I squinted at him. “Fine.”
“Slip off your panties, Fifi.”
I blinked a few times.
He repeated himself, this time more gruff and each word spoken in a staccato burst. “Slip. Off. Your. Panties.”
Goose bumps broke out all over my body. I needed my head examined. A nice, handsome man who wasn’t a Lockwood sat upstairs in the bar waiting to get to know me, and here I was in the dingy basement with a man who’d just referred to me as a thing. Yet my arms shook as I bent and reached under my skirt. Hooking one finger over each side of the lacy fabric, I shimmied my underwear down my legs.
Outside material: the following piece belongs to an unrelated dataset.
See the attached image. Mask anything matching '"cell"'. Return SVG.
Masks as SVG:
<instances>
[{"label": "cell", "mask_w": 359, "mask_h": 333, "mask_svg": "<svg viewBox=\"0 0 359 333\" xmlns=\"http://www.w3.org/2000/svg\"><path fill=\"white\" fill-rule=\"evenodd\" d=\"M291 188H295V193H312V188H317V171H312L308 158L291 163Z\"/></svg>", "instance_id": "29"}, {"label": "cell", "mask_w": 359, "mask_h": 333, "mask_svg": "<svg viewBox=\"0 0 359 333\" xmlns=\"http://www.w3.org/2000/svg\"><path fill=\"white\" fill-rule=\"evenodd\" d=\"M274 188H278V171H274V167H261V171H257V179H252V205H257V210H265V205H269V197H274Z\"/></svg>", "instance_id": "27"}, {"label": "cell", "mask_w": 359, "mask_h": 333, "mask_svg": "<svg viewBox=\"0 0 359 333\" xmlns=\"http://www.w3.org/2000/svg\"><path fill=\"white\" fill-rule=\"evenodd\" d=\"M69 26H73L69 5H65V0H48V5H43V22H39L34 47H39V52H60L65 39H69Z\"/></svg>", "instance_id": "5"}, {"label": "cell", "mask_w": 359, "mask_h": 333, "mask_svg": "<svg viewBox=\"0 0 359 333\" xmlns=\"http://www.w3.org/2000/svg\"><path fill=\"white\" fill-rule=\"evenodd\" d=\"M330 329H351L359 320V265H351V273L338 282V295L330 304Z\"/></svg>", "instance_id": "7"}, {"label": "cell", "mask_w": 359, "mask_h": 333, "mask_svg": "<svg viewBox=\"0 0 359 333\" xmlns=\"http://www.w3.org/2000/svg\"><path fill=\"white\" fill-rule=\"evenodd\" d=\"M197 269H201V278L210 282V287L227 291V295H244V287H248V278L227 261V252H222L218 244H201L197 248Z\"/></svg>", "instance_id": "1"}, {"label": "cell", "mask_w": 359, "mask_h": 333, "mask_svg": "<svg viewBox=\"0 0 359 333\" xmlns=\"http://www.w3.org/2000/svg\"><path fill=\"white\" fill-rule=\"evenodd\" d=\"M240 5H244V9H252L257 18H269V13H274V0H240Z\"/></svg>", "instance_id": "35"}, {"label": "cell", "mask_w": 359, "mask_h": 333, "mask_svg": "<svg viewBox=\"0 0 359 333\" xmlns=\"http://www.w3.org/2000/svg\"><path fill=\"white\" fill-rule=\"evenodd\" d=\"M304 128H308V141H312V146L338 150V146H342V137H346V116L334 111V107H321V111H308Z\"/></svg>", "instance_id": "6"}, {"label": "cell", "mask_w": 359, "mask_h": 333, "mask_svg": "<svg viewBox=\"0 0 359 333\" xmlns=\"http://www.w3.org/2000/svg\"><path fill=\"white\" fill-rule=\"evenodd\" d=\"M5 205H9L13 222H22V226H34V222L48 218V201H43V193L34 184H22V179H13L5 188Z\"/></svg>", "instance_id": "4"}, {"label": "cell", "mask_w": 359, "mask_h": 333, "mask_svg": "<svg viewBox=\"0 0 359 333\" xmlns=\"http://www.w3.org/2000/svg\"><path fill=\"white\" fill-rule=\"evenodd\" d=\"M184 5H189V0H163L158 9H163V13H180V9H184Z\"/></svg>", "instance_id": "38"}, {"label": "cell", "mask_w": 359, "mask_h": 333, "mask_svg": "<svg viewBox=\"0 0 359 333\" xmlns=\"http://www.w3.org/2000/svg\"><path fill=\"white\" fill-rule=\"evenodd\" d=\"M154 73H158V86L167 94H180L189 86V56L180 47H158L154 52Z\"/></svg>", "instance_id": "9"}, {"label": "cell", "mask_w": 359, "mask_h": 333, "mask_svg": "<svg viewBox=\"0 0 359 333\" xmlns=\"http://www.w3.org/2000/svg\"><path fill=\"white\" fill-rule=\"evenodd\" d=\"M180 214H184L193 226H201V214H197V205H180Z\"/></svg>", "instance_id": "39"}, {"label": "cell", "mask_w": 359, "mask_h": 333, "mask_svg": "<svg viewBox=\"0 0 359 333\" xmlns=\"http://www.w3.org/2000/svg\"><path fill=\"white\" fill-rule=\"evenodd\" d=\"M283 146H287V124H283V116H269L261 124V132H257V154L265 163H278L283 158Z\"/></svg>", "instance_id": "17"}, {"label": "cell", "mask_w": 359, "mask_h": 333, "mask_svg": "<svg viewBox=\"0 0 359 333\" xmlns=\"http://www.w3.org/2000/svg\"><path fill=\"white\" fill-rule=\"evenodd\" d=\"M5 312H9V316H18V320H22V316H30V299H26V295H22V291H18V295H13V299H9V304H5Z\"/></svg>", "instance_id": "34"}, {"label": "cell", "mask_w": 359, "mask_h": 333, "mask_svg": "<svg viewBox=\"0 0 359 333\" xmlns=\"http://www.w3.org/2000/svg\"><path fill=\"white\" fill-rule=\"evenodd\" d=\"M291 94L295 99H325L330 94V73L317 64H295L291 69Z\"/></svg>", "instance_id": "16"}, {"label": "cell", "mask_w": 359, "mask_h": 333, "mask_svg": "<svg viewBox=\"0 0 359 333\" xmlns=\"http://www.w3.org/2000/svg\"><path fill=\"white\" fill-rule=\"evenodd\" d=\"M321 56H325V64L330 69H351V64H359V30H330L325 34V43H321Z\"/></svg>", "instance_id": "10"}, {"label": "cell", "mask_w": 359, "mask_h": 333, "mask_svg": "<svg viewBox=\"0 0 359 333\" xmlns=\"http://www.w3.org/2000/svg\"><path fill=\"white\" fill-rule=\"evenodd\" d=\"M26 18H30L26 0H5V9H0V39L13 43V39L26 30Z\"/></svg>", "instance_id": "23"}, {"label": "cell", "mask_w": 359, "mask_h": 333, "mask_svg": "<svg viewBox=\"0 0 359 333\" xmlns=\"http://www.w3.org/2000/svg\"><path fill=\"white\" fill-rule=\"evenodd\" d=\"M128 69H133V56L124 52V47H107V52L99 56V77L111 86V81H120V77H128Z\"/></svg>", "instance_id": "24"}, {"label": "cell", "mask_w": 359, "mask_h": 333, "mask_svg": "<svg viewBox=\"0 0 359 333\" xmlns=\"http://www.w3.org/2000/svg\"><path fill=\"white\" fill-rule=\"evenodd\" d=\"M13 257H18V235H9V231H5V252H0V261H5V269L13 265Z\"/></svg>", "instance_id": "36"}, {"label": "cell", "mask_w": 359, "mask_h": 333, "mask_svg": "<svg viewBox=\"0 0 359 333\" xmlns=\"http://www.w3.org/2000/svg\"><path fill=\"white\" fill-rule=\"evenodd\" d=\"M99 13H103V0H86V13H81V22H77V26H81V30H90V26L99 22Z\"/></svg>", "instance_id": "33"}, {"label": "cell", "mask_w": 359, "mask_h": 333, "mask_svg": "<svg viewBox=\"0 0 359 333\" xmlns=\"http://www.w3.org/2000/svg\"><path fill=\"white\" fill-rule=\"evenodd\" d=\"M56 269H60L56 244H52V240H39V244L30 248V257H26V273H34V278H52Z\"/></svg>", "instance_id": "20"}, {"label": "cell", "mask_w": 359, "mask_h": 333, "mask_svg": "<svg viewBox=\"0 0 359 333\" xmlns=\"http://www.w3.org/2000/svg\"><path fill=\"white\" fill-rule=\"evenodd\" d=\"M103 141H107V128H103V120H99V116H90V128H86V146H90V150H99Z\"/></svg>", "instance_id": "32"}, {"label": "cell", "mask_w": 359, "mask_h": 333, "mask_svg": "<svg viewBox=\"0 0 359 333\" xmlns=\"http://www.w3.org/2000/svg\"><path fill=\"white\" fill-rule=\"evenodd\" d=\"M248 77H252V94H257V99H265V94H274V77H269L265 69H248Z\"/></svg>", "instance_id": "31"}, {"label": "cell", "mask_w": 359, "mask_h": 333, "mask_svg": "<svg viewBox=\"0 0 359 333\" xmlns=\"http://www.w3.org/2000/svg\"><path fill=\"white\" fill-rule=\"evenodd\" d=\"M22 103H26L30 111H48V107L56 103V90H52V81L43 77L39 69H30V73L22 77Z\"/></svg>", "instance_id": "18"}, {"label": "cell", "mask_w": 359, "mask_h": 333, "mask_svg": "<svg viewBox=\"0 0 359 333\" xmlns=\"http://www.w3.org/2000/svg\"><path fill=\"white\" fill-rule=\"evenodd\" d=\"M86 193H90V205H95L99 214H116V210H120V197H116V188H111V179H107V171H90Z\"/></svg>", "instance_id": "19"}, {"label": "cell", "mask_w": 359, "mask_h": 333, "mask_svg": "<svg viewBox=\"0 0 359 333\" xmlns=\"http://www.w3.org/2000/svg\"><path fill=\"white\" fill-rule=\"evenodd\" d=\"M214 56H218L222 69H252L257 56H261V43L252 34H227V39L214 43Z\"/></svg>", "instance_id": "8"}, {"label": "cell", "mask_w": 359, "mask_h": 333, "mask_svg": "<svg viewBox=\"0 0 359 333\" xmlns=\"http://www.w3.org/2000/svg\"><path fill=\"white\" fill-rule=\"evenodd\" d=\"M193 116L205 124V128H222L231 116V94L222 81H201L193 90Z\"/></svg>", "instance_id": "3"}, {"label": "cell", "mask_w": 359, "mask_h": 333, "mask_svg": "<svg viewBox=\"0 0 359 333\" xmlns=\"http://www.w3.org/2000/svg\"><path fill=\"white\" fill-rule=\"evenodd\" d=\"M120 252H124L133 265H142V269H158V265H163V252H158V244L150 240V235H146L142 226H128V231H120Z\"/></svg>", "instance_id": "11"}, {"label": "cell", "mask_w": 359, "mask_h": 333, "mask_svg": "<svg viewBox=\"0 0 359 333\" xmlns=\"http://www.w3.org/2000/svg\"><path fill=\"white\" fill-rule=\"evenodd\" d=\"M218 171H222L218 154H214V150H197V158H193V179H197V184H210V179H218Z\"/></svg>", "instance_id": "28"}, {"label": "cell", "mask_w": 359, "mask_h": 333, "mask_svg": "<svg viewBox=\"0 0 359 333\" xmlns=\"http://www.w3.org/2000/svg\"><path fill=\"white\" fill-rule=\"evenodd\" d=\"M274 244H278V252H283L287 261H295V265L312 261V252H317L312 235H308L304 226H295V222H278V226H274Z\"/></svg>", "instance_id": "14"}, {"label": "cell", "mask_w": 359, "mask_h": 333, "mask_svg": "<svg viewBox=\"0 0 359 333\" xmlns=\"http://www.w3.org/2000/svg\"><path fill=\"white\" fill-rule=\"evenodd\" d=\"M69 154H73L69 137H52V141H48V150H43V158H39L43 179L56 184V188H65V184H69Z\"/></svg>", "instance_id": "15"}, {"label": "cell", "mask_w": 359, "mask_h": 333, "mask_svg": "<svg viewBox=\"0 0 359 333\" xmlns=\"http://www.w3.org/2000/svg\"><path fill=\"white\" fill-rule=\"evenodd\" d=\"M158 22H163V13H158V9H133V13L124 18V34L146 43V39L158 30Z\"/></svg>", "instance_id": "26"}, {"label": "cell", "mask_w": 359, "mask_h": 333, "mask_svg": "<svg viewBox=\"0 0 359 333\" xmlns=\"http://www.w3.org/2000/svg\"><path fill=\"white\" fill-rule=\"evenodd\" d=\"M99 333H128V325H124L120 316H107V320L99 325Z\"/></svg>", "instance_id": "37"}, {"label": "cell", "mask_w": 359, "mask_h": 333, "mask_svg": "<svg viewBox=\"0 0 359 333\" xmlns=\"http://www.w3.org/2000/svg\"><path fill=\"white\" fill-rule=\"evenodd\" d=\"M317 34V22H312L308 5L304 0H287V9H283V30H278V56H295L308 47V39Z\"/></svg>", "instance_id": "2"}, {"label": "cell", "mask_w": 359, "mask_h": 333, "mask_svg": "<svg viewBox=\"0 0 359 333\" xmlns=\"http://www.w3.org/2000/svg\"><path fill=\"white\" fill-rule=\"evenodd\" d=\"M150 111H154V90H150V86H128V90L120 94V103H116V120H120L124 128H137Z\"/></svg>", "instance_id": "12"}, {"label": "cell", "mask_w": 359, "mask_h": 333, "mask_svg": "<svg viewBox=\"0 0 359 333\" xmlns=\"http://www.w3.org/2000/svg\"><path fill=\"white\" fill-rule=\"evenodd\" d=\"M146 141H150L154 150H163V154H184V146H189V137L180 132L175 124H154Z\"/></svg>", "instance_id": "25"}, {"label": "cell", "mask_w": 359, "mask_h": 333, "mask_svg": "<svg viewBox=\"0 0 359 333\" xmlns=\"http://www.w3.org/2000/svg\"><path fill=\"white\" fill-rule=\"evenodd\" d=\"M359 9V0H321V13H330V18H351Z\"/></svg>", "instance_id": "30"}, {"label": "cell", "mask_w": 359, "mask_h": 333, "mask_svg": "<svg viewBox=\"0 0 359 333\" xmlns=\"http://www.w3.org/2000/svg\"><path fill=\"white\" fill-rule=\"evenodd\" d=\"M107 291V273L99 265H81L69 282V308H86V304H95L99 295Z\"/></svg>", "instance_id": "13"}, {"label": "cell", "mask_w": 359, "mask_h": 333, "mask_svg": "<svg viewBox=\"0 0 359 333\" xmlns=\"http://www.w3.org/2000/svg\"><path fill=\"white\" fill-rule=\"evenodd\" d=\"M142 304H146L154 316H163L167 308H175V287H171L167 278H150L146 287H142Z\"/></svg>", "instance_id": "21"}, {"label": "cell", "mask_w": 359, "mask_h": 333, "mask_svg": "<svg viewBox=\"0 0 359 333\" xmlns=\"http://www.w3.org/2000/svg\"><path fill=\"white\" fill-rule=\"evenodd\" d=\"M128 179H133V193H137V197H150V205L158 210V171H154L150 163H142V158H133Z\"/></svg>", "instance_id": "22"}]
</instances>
Letting them drop to the floor, I stepped out, one dramatic foot lift at a time.
Weston’s eyes glittered. He side-stepped around me to one of the washers and twisted the dial. The machine turned on and began to hum. Turning back to me, he ran his tongue across his bottom lip as his eyes swept over my body from neck to toes.
“Hike up your skirt.”
My eyes jumped to his. “What?”
“Up around your ass. Hike it up.”
I hesitated, but honestly, I was so turned on that there wasn’t much he could ask that I wouldn’t do. Grabbing the hem of my skirt, I bunched it up until the material was gathered around my waist. Standing with everything from my waist to my toes completely on display left me exposed in so many ways.
Weston stepped forward, gripped my waist with two hands, and lifted me off my feet. He carried me over to the washing machine he’d turned on and gently set me on top.
“Spread your legs.”
I opened them a little.
Weston shook his head slowly. “Wider. One leg on each side of the machine. Straddle it for me.”
At that moment, the empty washing machine began to vibrate. It started slow, but quickly ramped up to jumping around like a Mexican bean.
Weston saw the concern on my face and smiled. “It’s fine. An empty washer on spin cycle isn’t going to buck you off, so spread those legs for me.”